In pursuing this enquiry, the self-reflexive line defines itself in relation to the other connotative categories in its desire to consciously work with and within contradiction. Thereby negotiating a transitory space for production, within the triad of employing line (didactic), accepting line (aesthetic) or denying line (ambiguous). A self-reflexive mode of production needs to be cognisant that the line of architecture ‘does not present by rendering present what [it] is showing, but in showing it behind everything, as both the meaning and the absence of that everything’. [1] Although line would seek to simply represent, it is able to maintain a studied indifference to the material world of things it is supposed to signify, which by degrees, celebrating its discreteness, seduces the absent object to acquiesce, within the arena of simultaneous relations:
the picture plane.

Simple repetitions are not possible inside of relation. Each new line, although similar in appearance, contributes to the construction of meaning, only in relation to other previously located lines which reside within the composition. And so, within the physical economy of sequential line production, each successive line creates a new relation to the previous line or lines, and, in this sense no repetition is possible, as each line, as it is drawn upon the picture plane, engenders a relation which both physically and ideationally locates the line as between existing relations. The intellectual and anatomical pleasures which are associated with simple line repetition needs therefore to be disavowed. Self-reflexive line practice works within the apparent contradiction, that although line is required to assume a certain constancy (visual codes applied to the dead materiality of line), the value of a composition, as symbolic capital, resides at least partially, within the material relation of one line to another, and not wholly within its adherence to the idea of the content.

Line assumes the countenance of a cadaver outside of relation. Within this state the tension between the mythic function of the architectural line, as a progenitor of social relations, and its panchronic materiality are played out. The self-reflexive line is though unable to free itself totally, of a naive desire to accurately represent, accepting that not to do so, would be to
enter the realm of other related disciplines. A language which envelops the object by locating itself within the voids and upon the edges of the objects very absence, this language, which seems to obscure more than it is willing or able to explain, perhaps invites a form of cultural production, curious enough to drift within line, rather than to simply use it.

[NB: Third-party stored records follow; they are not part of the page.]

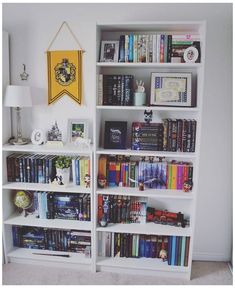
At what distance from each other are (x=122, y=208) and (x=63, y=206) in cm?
50

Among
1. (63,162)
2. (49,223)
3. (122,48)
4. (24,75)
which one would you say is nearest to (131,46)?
(122,48)

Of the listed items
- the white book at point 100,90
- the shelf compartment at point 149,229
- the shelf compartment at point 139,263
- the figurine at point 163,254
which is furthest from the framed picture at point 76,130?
the figurine at point 163,254

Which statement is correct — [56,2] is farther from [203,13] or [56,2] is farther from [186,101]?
[186,101]

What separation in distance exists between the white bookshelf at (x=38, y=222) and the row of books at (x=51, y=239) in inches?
1.4

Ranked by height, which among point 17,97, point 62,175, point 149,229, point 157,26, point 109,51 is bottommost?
point 149,229

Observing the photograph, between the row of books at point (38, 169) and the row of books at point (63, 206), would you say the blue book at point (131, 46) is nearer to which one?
the row of books at point (38, 169)

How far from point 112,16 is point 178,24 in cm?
56

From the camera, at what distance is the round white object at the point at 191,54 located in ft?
6.28

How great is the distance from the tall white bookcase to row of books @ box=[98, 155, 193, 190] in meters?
0.06

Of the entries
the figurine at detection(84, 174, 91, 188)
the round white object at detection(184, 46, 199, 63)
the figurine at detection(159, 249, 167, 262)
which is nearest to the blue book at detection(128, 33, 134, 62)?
the round white object at detection(184, 46, 199, 63)

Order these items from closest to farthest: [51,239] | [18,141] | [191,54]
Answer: [191,54], [18,141], [51,239]

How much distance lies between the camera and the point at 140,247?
2.27 metres

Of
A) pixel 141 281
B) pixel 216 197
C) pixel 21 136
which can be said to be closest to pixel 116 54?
pixel 21 136

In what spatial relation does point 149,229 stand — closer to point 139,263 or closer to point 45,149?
point 139,263
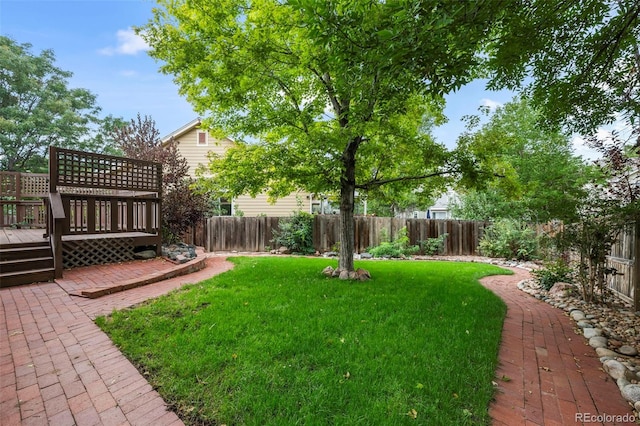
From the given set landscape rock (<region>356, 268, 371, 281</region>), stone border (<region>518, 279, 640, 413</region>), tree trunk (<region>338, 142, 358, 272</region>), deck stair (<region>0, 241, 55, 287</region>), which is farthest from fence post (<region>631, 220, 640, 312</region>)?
deck stair (<region>0, 241, 55, 287</region>)

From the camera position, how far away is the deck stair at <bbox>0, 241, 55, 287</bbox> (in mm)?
4886

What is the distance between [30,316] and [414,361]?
483cm

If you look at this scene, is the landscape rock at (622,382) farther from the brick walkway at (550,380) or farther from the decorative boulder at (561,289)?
the decorative boulder at (561,289)

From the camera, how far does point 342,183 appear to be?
19.2 feet

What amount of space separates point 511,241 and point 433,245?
2703 mm

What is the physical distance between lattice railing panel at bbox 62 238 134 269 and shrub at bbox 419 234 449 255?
10227mm

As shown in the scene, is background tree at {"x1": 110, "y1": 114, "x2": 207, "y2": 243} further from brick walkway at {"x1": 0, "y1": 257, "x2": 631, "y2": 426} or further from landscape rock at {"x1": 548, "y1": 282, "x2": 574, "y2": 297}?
landscape rock at {"x1": 548, "y1": 282, "x2": 574, "y2": 297}

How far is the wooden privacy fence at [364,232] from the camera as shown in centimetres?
1168

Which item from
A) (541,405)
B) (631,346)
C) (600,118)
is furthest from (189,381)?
(600,118)

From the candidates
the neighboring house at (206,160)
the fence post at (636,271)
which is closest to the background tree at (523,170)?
the fence post at (636,271)

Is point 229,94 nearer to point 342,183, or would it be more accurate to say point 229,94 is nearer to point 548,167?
point 342,183

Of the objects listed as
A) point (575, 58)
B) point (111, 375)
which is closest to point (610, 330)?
point (575, 58)

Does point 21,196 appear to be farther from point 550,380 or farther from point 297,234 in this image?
point 550,380

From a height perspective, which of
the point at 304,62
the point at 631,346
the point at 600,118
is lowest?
the point at 631,346
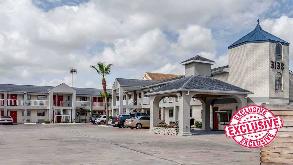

The text above is excerpted from Gordon Shrigley, Insignificance: A short discourse on the physical and ideational economy of line within architectural representation (Solitude Editions, 1998). Now, twenty years after Insignificance was first published, Gordon Shrigley has revisited the publication for a series of postings on Drawing Matter. Each of these posts pair passages from the book with drawings in the Drawing Matter collection to extend the discussions set out in the original publication.
Find all pairings to date, here.


Notes

  1. The construction of meaning is built upon its contrary. Here too, as Blanchot remarks, the language of the writer ‘does not present by rendering present what he is showing, but in showing it behind everything, as both the meaning and the absence of that everything.’
    Michel de Certeau, The Writing of History, trans. T. Conley (Columbia University Press, 1988), 92.